Until that pitch from Eduard Bazardo, it sure looked like the Mariners were about to reach their first World Series. Their two stars, Julio Rodríguez and Cal Raleigh, had both homered. They had a lead, with a bullpen that was more rested than Toronto’s. And the Rogers Centre crowd — so loud, so built up to this, so ready — had been forced to scream in vain for 6 1/2 innings. Then Springer swung, and he knew it was gone so quickly he almost jumped out of his uniform right then and there.

You feel terrible for the Mariners and their fans, who have never been as close to the World Series as they were this year — you don’t know when they will be this close again. But you can also forgive Blue Jays fans if they take the time to remind you of what they went through to get here as well. After they won that World Series in 1993, they wouldn’t play in another postseason game for 22 years … an even longer drought than the Mariners went through after their 2001 ALCS loss to the Yankees.

The Jays were not usually terrible during those 22 seasons. They only finished last in the AL East three times in that span, when they also employed some of the greatest players of their era, from Roy Halladay to Carlos Delgado to Roger Clemens to Shawn Green to Vernon Wells. But they had to watch as the Red Sox and those hated Yankees, the team Vlad Jr. wouldn’t play for, not even dead, dominated their division and won a combined nine World Series titles.

The Jays watched the baseball world move on without them, while along the way, in 2005, becoming MLB’s only Canadian team. And then when they finally returned to the postseason, they lost in consecutive ALCS appearances in ’15 and ’16 … and then didn’t win another postseason game until ’25. Until this year. Until right now. Until they won seven of them. Which got them here: Back to the World Series.

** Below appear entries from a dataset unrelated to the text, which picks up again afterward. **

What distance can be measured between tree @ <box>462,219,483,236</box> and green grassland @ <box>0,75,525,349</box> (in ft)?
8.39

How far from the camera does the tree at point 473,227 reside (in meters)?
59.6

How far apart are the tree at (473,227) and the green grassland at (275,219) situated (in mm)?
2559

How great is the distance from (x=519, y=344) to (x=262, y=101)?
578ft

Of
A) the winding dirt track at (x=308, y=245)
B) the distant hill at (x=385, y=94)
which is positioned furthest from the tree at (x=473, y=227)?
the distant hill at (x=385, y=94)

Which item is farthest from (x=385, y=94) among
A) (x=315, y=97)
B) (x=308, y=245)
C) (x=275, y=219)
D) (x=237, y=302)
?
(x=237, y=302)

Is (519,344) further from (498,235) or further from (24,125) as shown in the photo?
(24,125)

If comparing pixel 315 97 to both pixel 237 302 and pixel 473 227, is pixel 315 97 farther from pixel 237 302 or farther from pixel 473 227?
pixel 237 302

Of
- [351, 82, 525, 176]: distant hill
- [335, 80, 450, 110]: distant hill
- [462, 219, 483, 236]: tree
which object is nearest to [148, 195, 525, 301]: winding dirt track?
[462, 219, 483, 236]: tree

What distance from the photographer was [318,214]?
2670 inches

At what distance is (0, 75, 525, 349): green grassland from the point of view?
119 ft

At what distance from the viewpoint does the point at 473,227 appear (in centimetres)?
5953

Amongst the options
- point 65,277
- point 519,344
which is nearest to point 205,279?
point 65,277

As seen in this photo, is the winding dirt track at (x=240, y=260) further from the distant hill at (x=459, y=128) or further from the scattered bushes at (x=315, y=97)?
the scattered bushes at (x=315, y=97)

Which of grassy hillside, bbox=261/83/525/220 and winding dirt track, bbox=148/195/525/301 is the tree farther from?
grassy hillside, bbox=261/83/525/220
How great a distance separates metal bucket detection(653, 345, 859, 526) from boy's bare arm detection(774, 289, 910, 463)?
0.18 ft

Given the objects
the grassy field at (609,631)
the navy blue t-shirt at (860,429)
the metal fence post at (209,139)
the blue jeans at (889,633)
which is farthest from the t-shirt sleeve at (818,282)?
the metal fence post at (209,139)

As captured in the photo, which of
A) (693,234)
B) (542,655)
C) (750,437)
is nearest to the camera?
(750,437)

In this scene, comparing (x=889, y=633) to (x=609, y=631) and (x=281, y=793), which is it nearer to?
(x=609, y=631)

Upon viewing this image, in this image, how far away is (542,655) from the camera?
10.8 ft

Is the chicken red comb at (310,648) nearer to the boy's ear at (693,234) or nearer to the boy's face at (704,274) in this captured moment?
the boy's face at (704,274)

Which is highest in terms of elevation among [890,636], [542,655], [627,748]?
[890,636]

The Blue Jays have a Herculean task ahead of them against the Dodgers, the defending champs who have won nine of their 10 postseason games and who look stronger at this exact moment than they have, really, during any of their October runs of the past decade. (Oh, and they’re facing a two-way superstar doing things that have never been done by anyone, in the postseason or any other time — a superstar who, don’t forget, the Jays tried very hard to sign just a couple of years ago.)

Winning the third championship in franchise history is going to be a challenge unlike any Toronto has faced to this point. But that’s a problem for this weekend. Right now, the Jays, behind their signature franchise player, the hometown kid, the ALCS MVP, the guy who is forever a Jay and never a Yankee, are going to the World Series. This team, this city, this country, have waited so long for this moment. There isn’t one of them, right now, who would say it wasn’t worth the wait.